4. Staying In Hotel Rooms
No joy can be found in hotel rooms with small humans. Much like the 'tiny jail of hell car journey' you took to get to the hotel you are now in a tiny room of hell. But one where the prisoners can run around and turn the lights off and on, jump on the beds they refuse blankly to go in and eventually pass out where you were meant to sleep. You end up hanging off a single bed at 8pm wondering whether you should lie in the bath and watch YouTube on your phone but are scared in case you wake the little monsters up

I plan to smash this Dobble in your face

5. Clothes Shopping
"I'm going to treat you all to a nice outfit!" you exclaim. You go into town. On a Saturday afternoon. And realise that this was the worst idea you've ever had. Once you finally manage to drag your small humans out of the Disney store crying. It becomes clear that every shop makes you sweat like a pig, your daughter refuses to try on anything other than sequined mini dresses that says 'LOL' coming out of a unicorns ar*ehole and your son enjoys hiding under the t-shirts while people stare tutting. You use the word "overtired". A lot.

6. Food Shopping
Just when you think that you can manage to take your children food shopping. Remember THAT YOU CAN'T. Asda always puts kids magazines at the front (the f*cker) so you either cave in and spend a tenner on that crap or endure screaming for an hour. You then have to avoid every aisle that has Paw Patrol products in. I swear to God there must be Paw Patrol tampons somewhere, their faces gets on everything. Old people stare. You sweat and leave with nothing. Bar a £10 magazine the child immediately rips up and leaves in the car.

7. Sunday Morning
Should be relaxing. A time to bond. But more often than not it's a time to wonder when the f*ck the local softplay is open and what they hell are you going to do to entertain your little ones for four hours. Your husband has had ANOTHER lie in so you want to kill him and if you could reasonably inject caffeine into your eye balls? You would.

Rain is no Mother's friend

8. Rainy Days
See Sunday Morning. BUT IT LASTS FOR A WHOLE DAY. This is also when you most often attempt 3) Board Games #sadtimes

9. A Nice Long Walk In The Country
A lovely long walk. What could go wrong? We can take instagrams and feel like right proper middle class people. Until it dawns on you it's all fun and games until NO-ONE WANTS TO FOOKING WALK ANYMORE. One ends up on Dad's shoulders. One cries most of the way and then dramatically falls over in a pile of dog turd Ace.

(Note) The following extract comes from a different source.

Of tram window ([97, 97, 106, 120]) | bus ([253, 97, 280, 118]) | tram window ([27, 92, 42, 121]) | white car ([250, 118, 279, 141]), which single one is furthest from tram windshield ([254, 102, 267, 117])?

10. Choosing A Family Film
I dreamt of a day where we could sit around and enjoy a family film together. You know like you see on cheesy American films. We would eat popcorn. The fire would be on. We would be united. What I didn't bank on was that no-one wants to watch the same film. Two of us hate popcorn. And when we finally do pick a film someone will be shouting "BUT I HATE THIS!" all the way through. And that's just my husband.